I’m trying to scrape AliExpress using a headless browser with chromedp, but I’m running into a problem. When I use my code to go to the main AliExpress page in English, it keeps sending me to the Arabic version instead.
I want to make sure I end up on the English page. Here’s a simplified version of what I’m doing:
chromedp.Run(ctx,
chromedp.Navigate(`https://www.aliexpress.com/?language=en®ion=US`),
chromedp.WaitVisible(`body`),
chromedp.Sleep(5*time.Second),
chromedp.Evaluate(`
// Code to get all links
`, &links),
)
Is there a way to add headers or something else to make sure I get the English page? Any help would be great!
Having dealt with similar challenges, I can suggest a couple of effective strategies. First, try setting up a proxy server in the US and routing your requests through it. This often tricks the site into thinking you’re accessing from a US IP address. Another approach is to use chromedp’s ExecAllocator option to set specific browser preferences. You can set the ‘accept-language’ preference to ‘en-US,en’ and the ‘intl.accept_languages’ to ‘en-US’. These settings can override the site’s language detection mechanism.

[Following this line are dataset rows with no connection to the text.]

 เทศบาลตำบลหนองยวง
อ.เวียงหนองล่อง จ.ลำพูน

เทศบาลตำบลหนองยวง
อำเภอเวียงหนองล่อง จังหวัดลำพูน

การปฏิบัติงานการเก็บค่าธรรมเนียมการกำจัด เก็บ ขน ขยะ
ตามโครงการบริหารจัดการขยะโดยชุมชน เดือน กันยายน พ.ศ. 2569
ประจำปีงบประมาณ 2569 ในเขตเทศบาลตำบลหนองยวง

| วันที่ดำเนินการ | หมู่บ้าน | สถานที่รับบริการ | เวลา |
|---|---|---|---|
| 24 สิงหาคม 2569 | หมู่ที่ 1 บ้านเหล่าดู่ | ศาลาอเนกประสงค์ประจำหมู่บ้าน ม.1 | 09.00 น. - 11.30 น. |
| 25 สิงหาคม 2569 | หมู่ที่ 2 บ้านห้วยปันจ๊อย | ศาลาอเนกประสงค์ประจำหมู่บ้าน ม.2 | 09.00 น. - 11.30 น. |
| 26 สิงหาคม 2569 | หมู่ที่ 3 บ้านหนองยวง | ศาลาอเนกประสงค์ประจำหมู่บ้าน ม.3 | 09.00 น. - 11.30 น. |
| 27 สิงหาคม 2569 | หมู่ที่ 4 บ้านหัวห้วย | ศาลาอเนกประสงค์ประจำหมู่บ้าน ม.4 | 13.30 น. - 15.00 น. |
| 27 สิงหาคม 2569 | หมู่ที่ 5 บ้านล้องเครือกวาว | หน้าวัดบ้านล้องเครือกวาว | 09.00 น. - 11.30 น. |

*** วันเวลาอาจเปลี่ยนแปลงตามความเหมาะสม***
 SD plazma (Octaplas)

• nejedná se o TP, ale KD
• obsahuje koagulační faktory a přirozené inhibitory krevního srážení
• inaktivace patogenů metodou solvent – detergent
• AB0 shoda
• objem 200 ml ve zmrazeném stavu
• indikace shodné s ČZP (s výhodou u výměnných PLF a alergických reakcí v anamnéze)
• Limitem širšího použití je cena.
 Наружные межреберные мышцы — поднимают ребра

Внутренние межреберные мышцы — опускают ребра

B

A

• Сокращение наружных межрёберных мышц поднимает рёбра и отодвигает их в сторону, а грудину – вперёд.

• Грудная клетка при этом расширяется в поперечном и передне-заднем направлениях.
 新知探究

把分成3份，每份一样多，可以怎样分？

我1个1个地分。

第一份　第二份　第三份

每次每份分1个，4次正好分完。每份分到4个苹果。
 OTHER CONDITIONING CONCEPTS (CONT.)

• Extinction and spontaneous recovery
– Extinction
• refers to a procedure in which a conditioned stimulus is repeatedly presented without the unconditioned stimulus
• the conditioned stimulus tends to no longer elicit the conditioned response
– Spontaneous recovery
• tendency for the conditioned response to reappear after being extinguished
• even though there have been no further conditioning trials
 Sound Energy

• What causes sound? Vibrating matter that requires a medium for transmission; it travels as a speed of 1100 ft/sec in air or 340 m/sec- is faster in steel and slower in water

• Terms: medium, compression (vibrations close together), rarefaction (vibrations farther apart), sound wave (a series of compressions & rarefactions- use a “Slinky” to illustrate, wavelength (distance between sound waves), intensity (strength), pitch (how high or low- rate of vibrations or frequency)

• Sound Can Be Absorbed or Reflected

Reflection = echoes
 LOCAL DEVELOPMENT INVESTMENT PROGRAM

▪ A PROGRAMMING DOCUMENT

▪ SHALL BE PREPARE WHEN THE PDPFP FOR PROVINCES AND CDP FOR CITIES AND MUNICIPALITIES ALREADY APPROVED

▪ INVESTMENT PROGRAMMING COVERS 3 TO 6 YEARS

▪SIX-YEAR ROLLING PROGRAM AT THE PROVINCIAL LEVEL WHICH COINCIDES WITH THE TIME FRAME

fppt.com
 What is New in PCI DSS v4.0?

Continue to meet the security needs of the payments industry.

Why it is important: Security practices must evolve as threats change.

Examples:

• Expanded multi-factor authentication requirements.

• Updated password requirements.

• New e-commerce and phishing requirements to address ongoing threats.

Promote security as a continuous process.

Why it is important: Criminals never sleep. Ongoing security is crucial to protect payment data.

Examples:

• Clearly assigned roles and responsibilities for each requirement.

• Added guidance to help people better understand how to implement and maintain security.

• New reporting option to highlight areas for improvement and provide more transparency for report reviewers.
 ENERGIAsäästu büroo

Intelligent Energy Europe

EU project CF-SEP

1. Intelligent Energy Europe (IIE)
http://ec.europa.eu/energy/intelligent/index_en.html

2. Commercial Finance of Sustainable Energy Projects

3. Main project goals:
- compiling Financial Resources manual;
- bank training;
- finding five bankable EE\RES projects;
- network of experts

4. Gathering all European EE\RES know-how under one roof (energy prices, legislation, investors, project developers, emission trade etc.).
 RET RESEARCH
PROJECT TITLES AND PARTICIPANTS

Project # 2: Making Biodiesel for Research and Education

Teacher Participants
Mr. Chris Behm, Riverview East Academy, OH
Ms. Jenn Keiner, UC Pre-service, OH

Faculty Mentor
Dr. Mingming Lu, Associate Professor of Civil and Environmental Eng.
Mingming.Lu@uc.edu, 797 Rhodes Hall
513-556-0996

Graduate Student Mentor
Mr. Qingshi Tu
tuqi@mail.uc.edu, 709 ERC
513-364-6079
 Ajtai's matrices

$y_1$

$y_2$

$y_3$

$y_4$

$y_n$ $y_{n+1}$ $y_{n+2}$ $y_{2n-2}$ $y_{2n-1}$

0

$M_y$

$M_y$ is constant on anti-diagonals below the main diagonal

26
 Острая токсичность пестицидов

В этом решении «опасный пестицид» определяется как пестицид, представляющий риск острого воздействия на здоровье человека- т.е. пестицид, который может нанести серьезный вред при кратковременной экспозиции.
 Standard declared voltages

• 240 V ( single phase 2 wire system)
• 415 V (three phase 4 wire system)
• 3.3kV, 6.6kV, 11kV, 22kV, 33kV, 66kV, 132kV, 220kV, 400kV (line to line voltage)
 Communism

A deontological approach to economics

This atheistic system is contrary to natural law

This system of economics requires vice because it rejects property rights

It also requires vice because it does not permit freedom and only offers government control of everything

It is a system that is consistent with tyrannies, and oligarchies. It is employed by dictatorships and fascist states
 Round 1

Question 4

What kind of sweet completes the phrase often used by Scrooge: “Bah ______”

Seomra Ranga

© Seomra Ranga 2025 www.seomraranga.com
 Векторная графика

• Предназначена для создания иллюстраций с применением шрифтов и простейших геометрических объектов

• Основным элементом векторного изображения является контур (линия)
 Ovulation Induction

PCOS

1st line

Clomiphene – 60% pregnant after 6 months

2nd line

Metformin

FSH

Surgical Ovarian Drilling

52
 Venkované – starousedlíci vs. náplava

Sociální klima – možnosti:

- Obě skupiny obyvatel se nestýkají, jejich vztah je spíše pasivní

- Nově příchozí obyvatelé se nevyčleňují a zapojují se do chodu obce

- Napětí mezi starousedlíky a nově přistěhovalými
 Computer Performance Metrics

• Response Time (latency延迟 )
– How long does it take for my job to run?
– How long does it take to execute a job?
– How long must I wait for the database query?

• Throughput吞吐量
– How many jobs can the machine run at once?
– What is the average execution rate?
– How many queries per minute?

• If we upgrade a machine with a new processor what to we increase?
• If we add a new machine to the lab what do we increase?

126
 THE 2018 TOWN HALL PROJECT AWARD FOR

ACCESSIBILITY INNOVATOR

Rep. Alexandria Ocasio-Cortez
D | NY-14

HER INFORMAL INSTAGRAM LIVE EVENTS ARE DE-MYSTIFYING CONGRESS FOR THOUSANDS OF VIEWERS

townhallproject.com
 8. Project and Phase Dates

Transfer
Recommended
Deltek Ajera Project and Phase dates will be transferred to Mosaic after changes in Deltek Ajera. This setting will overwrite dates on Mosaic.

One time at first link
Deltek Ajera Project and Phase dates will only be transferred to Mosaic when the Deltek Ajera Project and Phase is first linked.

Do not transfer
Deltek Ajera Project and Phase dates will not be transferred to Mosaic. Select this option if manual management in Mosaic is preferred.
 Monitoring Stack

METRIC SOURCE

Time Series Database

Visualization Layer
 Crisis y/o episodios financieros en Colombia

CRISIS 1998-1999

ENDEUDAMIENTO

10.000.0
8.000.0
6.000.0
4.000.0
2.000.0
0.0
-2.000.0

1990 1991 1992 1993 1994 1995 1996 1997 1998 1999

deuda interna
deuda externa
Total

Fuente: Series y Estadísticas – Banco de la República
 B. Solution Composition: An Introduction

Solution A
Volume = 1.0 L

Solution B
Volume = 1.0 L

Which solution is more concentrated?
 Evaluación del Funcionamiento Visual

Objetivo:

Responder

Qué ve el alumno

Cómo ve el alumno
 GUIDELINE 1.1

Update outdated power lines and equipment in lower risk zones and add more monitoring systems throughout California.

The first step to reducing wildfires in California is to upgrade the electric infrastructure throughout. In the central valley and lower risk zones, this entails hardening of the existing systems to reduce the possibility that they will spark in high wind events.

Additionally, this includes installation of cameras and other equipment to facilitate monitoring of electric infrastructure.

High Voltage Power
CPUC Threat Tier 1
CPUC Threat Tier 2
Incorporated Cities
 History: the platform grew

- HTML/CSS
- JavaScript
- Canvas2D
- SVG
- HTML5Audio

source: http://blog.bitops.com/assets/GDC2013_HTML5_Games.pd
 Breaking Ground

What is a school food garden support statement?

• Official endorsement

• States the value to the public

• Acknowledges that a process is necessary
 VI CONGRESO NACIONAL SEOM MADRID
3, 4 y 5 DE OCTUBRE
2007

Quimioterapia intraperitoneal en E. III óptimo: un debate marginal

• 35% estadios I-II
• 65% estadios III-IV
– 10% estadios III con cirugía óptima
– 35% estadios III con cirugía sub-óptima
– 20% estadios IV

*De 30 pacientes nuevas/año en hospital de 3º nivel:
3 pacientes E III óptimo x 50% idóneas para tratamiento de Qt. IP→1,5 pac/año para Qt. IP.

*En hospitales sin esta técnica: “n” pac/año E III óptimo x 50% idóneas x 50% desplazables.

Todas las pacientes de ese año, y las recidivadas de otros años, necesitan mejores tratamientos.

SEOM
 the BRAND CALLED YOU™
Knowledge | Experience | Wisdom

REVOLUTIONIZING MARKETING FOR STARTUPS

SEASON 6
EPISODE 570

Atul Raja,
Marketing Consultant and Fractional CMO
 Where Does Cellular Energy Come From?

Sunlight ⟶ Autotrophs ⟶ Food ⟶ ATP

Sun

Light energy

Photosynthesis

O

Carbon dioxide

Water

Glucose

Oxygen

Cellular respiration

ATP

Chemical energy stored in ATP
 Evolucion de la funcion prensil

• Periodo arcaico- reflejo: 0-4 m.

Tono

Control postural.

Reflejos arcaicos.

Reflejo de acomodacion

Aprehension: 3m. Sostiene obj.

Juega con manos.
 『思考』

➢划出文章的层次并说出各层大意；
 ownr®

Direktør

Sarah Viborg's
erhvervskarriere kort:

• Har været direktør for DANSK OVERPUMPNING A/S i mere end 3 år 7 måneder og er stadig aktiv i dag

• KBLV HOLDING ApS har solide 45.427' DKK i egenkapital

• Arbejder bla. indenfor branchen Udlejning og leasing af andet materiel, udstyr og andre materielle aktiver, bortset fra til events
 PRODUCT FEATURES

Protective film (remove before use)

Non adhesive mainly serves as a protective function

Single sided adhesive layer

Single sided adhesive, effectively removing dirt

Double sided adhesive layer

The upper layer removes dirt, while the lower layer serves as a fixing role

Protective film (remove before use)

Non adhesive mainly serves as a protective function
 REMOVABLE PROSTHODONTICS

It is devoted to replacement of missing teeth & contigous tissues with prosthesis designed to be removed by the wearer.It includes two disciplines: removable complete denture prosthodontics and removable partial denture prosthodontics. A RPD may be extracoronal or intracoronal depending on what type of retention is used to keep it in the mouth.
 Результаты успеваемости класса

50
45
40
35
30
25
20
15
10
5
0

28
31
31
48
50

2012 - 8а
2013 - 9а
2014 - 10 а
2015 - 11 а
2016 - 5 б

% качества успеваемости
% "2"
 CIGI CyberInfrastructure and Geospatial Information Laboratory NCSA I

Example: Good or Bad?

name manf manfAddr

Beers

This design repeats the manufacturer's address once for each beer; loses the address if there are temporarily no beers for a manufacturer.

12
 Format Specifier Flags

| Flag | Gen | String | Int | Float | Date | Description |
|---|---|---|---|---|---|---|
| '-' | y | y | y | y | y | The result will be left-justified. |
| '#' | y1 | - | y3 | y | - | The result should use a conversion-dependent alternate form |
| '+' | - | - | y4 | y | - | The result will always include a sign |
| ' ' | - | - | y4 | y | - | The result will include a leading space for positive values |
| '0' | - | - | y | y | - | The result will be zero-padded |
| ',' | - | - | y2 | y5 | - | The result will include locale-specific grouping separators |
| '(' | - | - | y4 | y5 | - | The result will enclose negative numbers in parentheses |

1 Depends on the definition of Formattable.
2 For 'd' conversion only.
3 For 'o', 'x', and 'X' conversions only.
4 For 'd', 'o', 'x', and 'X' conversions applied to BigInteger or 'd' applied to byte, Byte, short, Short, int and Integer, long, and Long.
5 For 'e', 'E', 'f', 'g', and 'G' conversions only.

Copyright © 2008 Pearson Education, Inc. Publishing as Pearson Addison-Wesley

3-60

Additionally, clearing cookies before each session might prevent the site from remembering previous language preferences. Remember to allow sufficient time for the page to load completely before scraping.
I’ve encountered similar issues when scraping AliExpress. One effective workaround I found is to set specific headers and cookies to mimic a US-based browser session. Here’s what worked for me:
Setting a custom user-agent header and applying specific cookies can help force the site to serve the English version. For instance, use chromedp.SetExtraHTTPHeaders() to set a common browser’s user-agent, and then specify a cookie, such as setting ‘aep_usuc_f’ with the appropriate settings (e.g., site=glo, region=US, and language parameters). This adjusts the session to appear US-based and should bypass the language redirection issue.
Give this a try and see if it consistently returns the English version.